» SELECTED EXTRACT
╔══

Next day, in a curious change of tone on May 10, Tesler writes to apologize for accusing me of cheating on tax issues, and states that “No implication of dishonesty was intended. So far as I can see, [Husband’s] representations have been scrupulously honest.” Tesler says she “hopes to hear back” from wife shortly. Only 1 more day to go before her trip. Seltzer starts to tell me in several ways that “[Tesler] is done” and implies that they will sign our restored version of the MSA. As far as I know, my wife never called back Tesler before her trip. Tesler signed signature page on May 11 and sent an electronic copy to wife recommending that she print and sign. Contract completed. In an attempt to verify that what Tesler signed, and what she asked my wife to sign, was exactly the draft we sent last, I asked my wife to email me the electronic copy sent to her for signature so that I could do an electronic comparison. She refused, saying I would get the hard copy in the mail. This demonstrated the level of fear instilled in my wife to contact me under any circumstances or doing anything however trivial without Tesler's approval, I believe by Tesler herself. She was afraid to send me a copy of the document she just printed/signed and sent me!

╚══

» DATA EXCERPTS

╔══

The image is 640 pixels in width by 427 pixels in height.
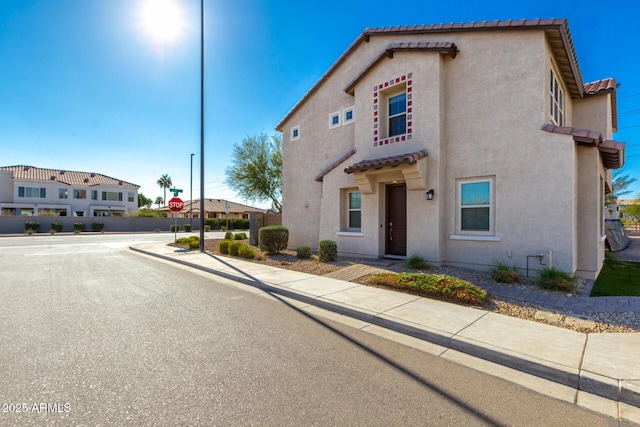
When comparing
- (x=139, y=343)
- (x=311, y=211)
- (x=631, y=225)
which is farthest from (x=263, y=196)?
(x=631, y=225)

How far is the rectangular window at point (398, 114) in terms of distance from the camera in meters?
11.0

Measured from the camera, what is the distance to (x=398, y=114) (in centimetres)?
1116

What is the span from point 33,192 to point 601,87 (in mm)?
60989

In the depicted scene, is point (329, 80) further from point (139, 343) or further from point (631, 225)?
point (631, 225)

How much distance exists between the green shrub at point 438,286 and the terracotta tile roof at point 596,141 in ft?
15.2

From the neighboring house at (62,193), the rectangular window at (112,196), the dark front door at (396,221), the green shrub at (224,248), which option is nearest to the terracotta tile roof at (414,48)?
the dark front door at (396,221)

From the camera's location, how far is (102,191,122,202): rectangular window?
5079 centimetres

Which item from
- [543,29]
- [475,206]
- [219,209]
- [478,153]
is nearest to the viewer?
[543,29]

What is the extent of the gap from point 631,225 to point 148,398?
6789cm

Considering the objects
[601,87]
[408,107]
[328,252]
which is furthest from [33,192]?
[601,87]

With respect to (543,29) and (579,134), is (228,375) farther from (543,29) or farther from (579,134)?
(543,29)

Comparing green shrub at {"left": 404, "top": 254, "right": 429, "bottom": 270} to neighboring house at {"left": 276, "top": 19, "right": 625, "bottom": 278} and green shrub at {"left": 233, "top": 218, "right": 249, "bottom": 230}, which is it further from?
green shrub at {"left": 233, "top": 218, "right": 249, "bottom": 230}

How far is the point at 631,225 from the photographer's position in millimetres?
49094

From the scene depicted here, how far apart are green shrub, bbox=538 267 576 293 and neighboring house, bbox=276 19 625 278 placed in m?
0.62
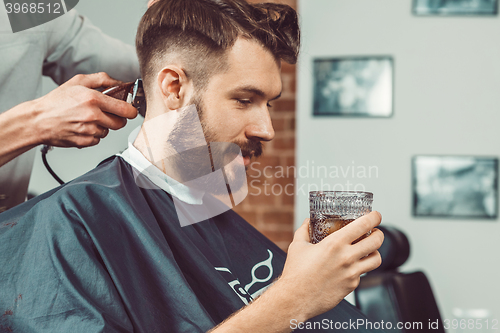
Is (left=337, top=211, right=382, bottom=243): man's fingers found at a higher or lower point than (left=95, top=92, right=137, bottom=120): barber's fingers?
lower

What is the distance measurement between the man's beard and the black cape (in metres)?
0.13

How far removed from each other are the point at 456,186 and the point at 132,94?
204 cm

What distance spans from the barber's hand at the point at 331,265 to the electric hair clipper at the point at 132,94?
0.70 m

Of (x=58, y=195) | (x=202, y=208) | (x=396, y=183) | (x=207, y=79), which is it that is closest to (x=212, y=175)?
(x=202, y=208)

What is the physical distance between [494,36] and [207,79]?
2.04m

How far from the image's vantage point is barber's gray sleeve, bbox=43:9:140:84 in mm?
1347

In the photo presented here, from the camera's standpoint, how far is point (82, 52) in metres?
1.39

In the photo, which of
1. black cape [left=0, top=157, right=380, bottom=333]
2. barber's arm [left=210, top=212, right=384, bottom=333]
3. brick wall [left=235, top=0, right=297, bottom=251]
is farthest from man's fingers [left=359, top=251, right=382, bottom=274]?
brick wall [left=235, top=0, right=297, bottom=251]

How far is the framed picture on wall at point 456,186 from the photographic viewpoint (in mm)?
2260

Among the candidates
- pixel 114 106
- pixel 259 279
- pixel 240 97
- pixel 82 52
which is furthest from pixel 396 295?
pixel 82 52

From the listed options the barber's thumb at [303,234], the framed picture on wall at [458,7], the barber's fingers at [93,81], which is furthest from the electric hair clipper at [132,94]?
the framed picture on wall at [458,7]

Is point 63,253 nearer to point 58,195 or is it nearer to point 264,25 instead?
point 58,195

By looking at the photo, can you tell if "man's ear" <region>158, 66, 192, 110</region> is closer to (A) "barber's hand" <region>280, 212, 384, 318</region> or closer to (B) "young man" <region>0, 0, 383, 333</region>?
(B) "young man" <region>0, 0, 383, 333</region>

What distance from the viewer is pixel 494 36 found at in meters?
2.24
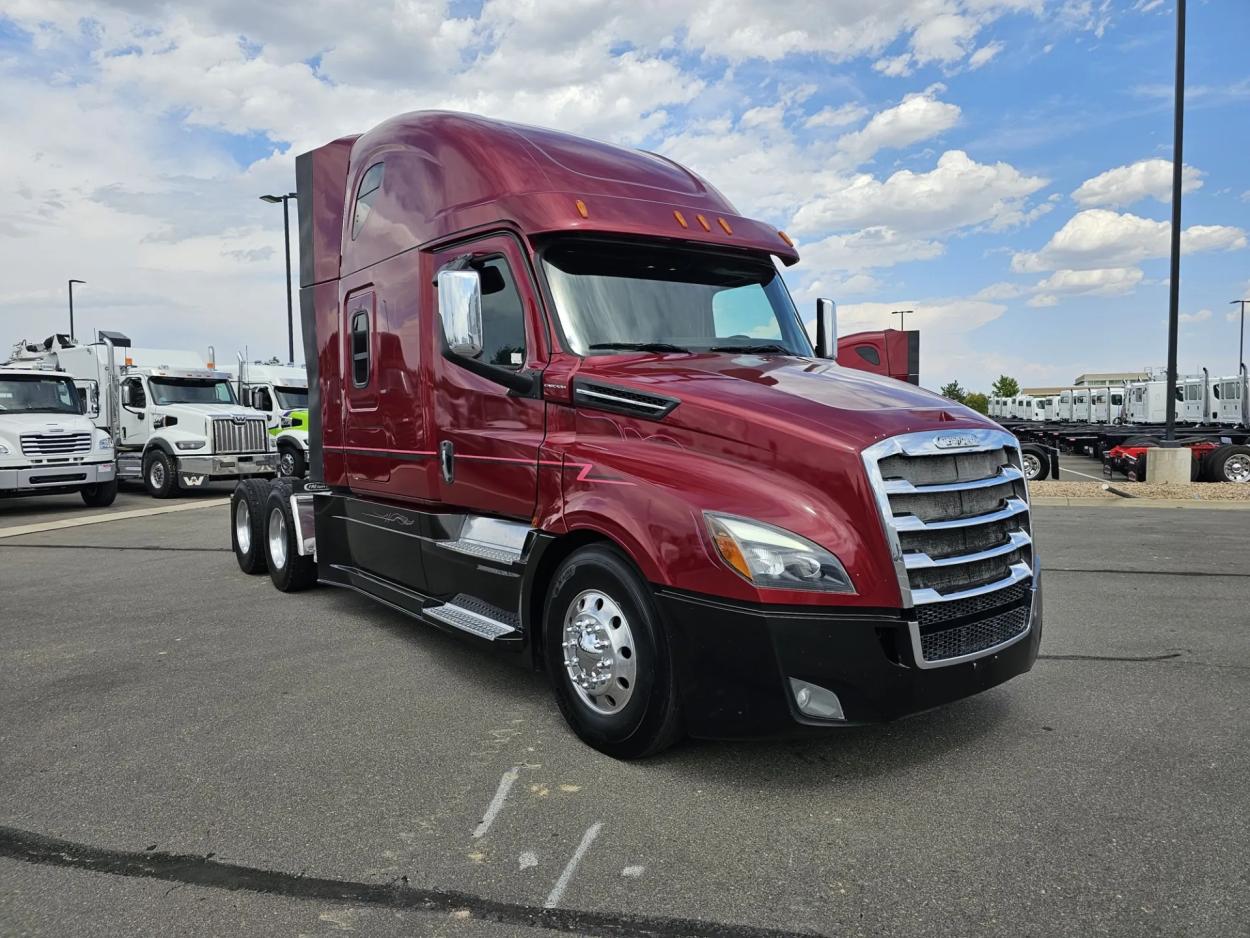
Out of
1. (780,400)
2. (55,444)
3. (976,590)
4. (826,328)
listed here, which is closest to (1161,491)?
(826,328)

╚══

» TASK
Copy out the passage about the signing of the agreement word for word, in full. These rows come from a different source.

» RIGHT ANSWER
Next day, in a curious change of tone on May 10, Tesler writes to apologize for accusing me of cheating on tax issues, and states that “No implication of dishonesty was intended. So far as I can see, [Husband’s] representations have been scrupulously honest.” Tesler says she “hopes to hear back” from wife shortly. Only 1 more day to go before her trip. Seltzer starts to tell me in several ways that “[Tesler] is done” and implies that they will sign our restored version of the MSA. As far as I know, my wife never called back Tesler before her trip. Tesler signed signature page on May 11 and sent an electronic copy to wife recommending that she print and sign. Contract completed. In an attempt to verify that what Tesler signed, and what she asked my wife to sign, was exactly the draft we sent last, I asked my wife to email me the electronic copy sent to her for signature so that I could do an electronic comparison. She refused, saying I would get the hard copy in the mail. This demonstrated the level of fear instilled in my wife to contact me under any circumstances or doing anything however trivial without Tesler's approval, I believe by Tesler herself. She was afraid to send me a copy of the document she just printed/signed and sent me!